Coworkers drink coffee and tea together.
There’s nothing scandalous about that.
But coworkers don’t find whatever excuse they can to brush against one another. Coworkers don’t trade intimate details of their lives that they don’t even share with best friends, cry on each other’s shoulders, or spend the majority of the day stealing glances at one another. And coworkers definitely, definitely do not fantasize about one another.
So maybe she’s just a coworker to him, but he is absolutely more than that to her.
“He asked me to marry him,” she says quietly. She hates to bring it up, but Robin should know about the proposal. He’s her friend. Her best friend. The only person in this entire competitive, cutthroat network whom she trusts. Definitely the only person who honestly cares about her. But it’s not that, not just the fact that they are friends that has her feeling obligated to tell him about the proposal. He should know because of the way he looks at her.
The way they look at one another.
She watches his eyes fly to her naked ring finger. “What did you say?” He looks hopeful, as if she finally made the right decision. But he’s wrong.
“We’ve been dating forever, and I think there’s more positive than negative. I said yes.” She covers her left hand with her right. “The, er, ring is being resized.”

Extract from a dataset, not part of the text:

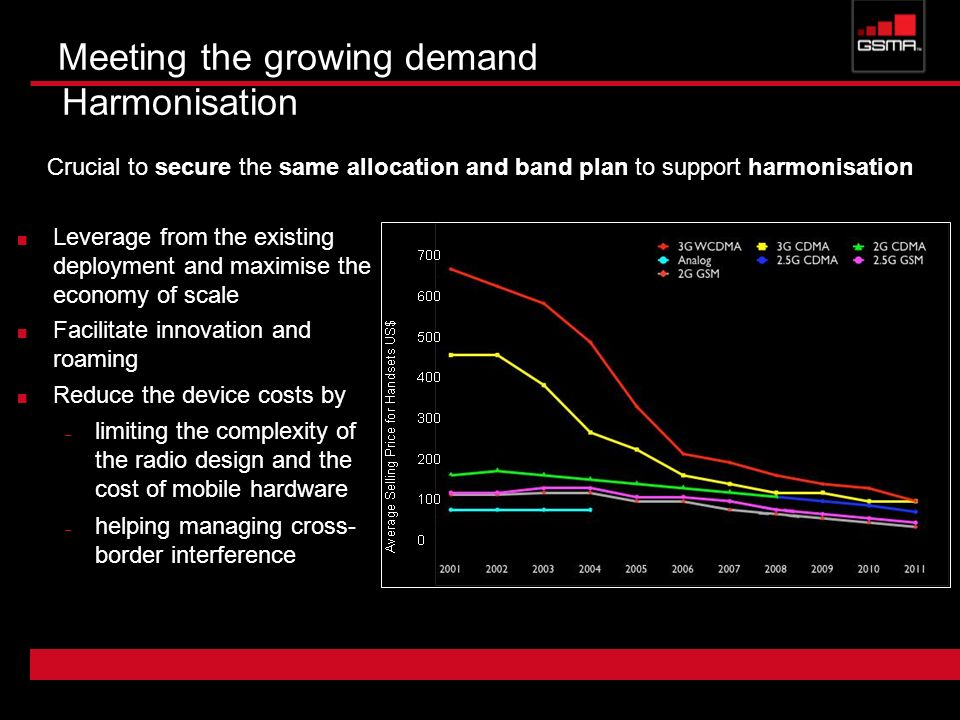 Meeting the growing demand Harmonisation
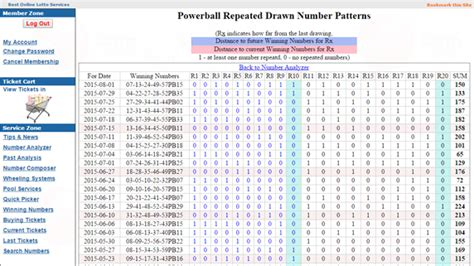 pattern analysis mega millions lottery numbers how to analyze previous powerball numbers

“Eight years and he doesn’t know your ring size,” Robin grumbles.
“Do you?” She asks defiantly. “It’s not something men know, unless you are in a habit—”
“A habit of buying jewelry for the woman you love?” he quips. “I assure you if I had proposed to you I’d know your ring size. I’d take one of your rings to the jewelers to match it. Or, Christ, a good jeweler could show you what each width looks like, and, I’ve held your hand enough to know what your fingers feel like from memory, so I'd—”

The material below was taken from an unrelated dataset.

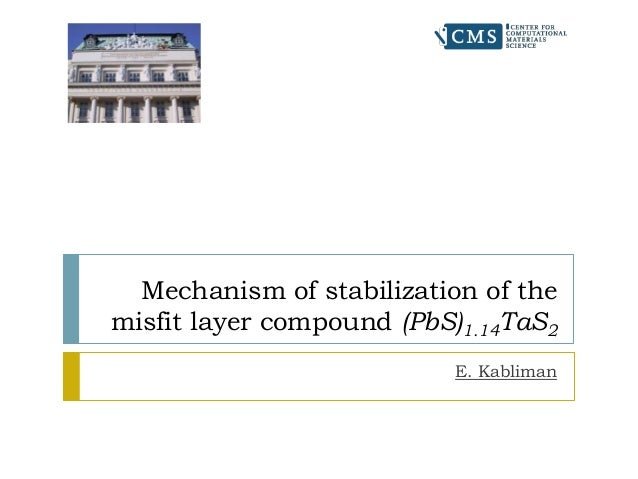 Mechanism of stabilization of the misfit layer compound (PbS)1.14TaS2 E. Kabliman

It’s a bit too honest, has her squirming a bit, because he’s right, absolutely right, he’s held her hand so many times, but also, this is wrong. Absolutely wrong. And what right does he have to criticize her decisions in her love life when he’s never tried to be a part of it?

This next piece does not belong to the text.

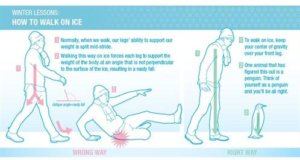 Diagram of How to walk on ice properly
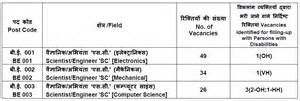 isro daily wages electrician work - Yahoo Image Search Results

“Sorry,” he breathes, “I should be congratulating you, I’m just… I don’t think he’s good enough for you.”
That’s… sweet, she supposes. And to be fair she’s shared her problems with Graham many times, so perhaps it’s understandable that Robin would feel this way.
“If there’s someone better, I haven’t found him.” Regina says, staring defiantly at him.
“Any man in his right mind would be over the moon to have you,” he whispers. It’s honest, too honest. But she’s made her choice, and this can never be, anyway. There’s a strict no fraternization policy at work. He’s technically her boss, so that’s an extra layer of forbidden, isn’t it?
“Let’s talk about something else,” Regina says, lifting a hand off the table to smooth her hair. “Something to make me feel… happy.”
He offers her a sad smile, and she knows it’s very telling that talk of a proposal is depressing her, but well, that’s the way it is, damn it.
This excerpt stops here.